*Passage provided*.
WHEN INDIA’S MINISTER for Social Justice, Virendra Kumar, introduced the Transgender Persons (Protection of Rights) Amendment Bill, 2026 (TPA) in the lower house of parliament on 13 March this year, trans communities were caught unawares. The Bill proposed to change earlier legislation from 2019 in order to restrict legal recognition of transgender persons to only those falling within three categories: individuals of specific socio-cultural identities, such as hijras, kinnars, aravanis and jogtas; medically diagnosed intersex persons; and persons who have been forced to present as transgender or adopt a transgender identity. Members of the National Council for Transgender Persons – a statutory board formed under the Transgender Persons (Protection of Rights) Act, 2019 (TPA) – later stated that they had been neither consulted nor informed about the amendment. By the end of the month, the bill was rushed through both houses of parliament and received the president’s assent to become law – on the eve of International Transgender Day of Visibility, no less.
Within days of the bill being introduced, trans groups on WhatsApp and other social media platforms were buzzing with questions about the potential retrospective impacts of the new law. People who had obtained transgender identity cards under the earlier legislation now faced the possibility of those documents being invalidated. Many of us wondered whether doctors and psychiatrists would continue to offer gender-affirming care. Non-governmental organisations and community-based organisations were alarmed by the law’s punitive provisions, concerned that their support for queer and trans people in crisis could now be construed as coercion and penalised. To date, the government has offered no clarity on the future of legal gender-recognition frameworks, and India’s trans community continues to grapple with the new reality imposed upon it.

*Stored data*.
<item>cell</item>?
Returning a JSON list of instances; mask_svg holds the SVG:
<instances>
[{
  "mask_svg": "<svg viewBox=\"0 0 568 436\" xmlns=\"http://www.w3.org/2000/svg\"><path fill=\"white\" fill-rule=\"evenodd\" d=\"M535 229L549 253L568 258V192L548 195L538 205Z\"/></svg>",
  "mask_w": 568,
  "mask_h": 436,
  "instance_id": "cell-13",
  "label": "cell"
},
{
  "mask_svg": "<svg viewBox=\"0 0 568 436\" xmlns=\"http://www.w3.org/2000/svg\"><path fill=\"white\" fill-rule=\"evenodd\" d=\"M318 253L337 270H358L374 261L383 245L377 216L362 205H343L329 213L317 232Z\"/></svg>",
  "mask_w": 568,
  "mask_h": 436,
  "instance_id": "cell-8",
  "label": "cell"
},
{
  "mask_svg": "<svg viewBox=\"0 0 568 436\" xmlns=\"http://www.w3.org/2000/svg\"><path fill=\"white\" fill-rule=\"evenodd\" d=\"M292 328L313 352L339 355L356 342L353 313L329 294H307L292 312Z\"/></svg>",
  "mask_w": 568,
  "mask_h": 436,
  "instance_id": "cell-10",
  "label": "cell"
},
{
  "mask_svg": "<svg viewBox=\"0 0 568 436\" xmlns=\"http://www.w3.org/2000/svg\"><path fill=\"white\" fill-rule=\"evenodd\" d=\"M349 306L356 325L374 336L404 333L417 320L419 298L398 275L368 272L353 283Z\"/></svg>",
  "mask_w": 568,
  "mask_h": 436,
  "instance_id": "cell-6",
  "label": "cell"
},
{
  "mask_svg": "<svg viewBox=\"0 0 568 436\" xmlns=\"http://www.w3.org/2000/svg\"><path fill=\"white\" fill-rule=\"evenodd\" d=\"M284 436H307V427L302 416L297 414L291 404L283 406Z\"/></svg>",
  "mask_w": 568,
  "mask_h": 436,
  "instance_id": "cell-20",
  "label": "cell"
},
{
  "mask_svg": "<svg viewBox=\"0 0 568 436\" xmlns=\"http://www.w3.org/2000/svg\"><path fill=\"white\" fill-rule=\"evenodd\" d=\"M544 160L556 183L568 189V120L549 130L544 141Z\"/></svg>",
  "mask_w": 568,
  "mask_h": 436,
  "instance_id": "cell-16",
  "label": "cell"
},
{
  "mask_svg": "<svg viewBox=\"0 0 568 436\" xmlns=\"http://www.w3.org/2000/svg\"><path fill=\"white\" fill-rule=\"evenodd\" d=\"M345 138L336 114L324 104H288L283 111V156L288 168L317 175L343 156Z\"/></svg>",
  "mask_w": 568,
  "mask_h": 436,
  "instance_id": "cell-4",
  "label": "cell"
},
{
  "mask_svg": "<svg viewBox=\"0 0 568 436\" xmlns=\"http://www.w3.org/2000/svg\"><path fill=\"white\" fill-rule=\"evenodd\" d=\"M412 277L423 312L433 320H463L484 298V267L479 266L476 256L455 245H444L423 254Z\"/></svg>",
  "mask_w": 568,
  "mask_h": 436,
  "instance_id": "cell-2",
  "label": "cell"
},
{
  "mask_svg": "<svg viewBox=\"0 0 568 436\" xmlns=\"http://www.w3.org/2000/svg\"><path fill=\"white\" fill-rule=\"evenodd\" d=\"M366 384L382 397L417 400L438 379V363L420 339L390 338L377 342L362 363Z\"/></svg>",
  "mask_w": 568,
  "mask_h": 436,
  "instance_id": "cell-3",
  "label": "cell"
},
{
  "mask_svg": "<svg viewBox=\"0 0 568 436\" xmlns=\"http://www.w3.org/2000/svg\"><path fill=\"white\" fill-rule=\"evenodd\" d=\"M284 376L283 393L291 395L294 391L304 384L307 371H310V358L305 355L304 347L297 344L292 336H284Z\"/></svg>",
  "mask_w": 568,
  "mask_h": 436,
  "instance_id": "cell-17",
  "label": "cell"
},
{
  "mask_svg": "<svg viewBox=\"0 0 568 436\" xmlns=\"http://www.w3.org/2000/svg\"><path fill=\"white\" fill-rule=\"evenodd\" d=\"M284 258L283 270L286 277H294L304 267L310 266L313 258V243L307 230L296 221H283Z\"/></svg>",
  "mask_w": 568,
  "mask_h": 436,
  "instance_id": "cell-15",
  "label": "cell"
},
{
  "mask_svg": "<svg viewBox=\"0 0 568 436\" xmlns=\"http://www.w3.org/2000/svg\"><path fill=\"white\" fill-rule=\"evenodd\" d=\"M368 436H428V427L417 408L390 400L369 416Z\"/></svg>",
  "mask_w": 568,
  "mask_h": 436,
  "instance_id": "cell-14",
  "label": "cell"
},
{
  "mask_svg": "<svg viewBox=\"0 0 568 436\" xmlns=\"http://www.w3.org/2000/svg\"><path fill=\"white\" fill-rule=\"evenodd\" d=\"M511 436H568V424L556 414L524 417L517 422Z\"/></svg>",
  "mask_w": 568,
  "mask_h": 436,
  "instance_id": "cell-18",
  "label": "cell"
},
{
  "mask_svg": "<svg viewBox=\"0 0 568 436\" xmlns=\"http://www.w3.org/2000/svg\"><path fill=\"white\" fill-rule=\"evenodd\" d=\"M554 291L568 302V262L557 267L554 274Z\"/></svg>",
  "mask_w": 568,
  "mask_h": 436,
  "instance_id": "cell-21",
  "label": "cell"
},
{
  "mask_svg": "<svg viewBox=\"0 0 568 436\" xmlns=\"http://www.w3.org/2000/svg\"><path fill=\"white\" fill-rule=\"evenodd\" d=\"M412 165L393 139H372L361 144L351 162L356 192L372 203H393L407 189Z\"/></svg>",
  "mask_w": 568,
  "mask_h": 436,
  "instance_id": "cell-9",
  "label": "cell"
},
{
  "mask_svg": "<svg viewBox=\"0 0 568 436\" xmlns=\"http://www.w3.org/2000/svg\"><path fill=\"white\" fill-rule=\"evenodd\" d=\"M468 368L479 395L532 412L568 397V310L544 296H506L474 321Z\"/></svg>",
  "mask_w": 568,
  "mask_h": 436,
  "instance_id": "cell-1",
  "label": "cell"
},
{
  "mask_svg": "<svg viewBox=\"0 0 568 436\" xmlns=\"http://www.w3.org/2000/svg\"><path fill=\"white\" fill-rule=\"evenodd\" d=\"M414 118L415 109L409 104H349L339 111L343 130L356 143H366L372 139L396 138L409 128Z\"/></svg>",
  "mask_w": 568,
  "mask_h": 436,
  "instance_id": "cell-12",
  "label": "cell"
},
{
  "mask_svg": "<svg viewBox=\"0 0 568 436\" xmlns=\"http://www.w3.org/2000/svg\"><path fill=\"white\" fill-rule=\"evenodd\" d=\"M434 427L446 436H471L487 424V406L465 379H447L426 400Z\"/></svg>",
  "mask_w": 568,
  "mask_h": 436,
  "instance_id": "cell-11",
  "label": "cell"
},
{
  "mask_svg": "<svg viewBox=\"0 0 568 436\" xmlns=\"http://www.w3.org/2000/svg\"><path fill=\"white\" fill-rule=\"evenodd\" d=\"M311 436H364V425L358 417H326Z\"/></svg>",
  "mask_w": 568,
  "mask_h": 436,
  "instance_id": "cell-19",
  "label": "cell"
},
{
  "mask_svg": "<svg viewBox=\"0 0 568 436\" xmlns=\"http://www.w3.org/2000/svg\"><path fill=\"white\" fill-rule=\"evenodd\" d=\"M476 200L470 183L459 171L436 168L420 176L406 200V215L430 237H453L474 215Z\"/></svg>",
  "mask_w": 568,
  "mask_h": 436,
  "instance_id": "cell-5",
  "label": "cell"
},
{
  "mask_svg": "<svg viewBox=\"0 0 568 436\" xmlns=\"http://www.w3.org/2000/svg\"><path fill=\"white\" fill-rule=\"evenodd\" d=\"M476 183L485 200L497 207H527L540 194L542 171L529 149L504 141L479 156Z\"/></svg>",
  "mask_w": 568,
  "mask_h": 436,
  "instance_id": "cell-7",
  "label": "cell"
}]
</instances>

*Task instructions*. How would the passage on India's 2026 transgender rights amendment go on? Continue it from its final sentence.

*Output*.
While all of us were caught off guard, there had been warning signs. During hearings on marriage equality in the Indian Supreme Court in 2023, the country’s solicitor general, Tushar Mehta, declared the government’s intention to narrow the legal definition of “transgender”. When Mehta argued that gender was biological and that genitals provided an absolute basis for determining it, many of us dismissed it as the usual transphobia that surfaces in Indian courts during cases involving queer rights. After all, even the prime minister, Narendra Modi, had earlier defended the 2019 legislation in parliament for providing “dignity” to transgender persons.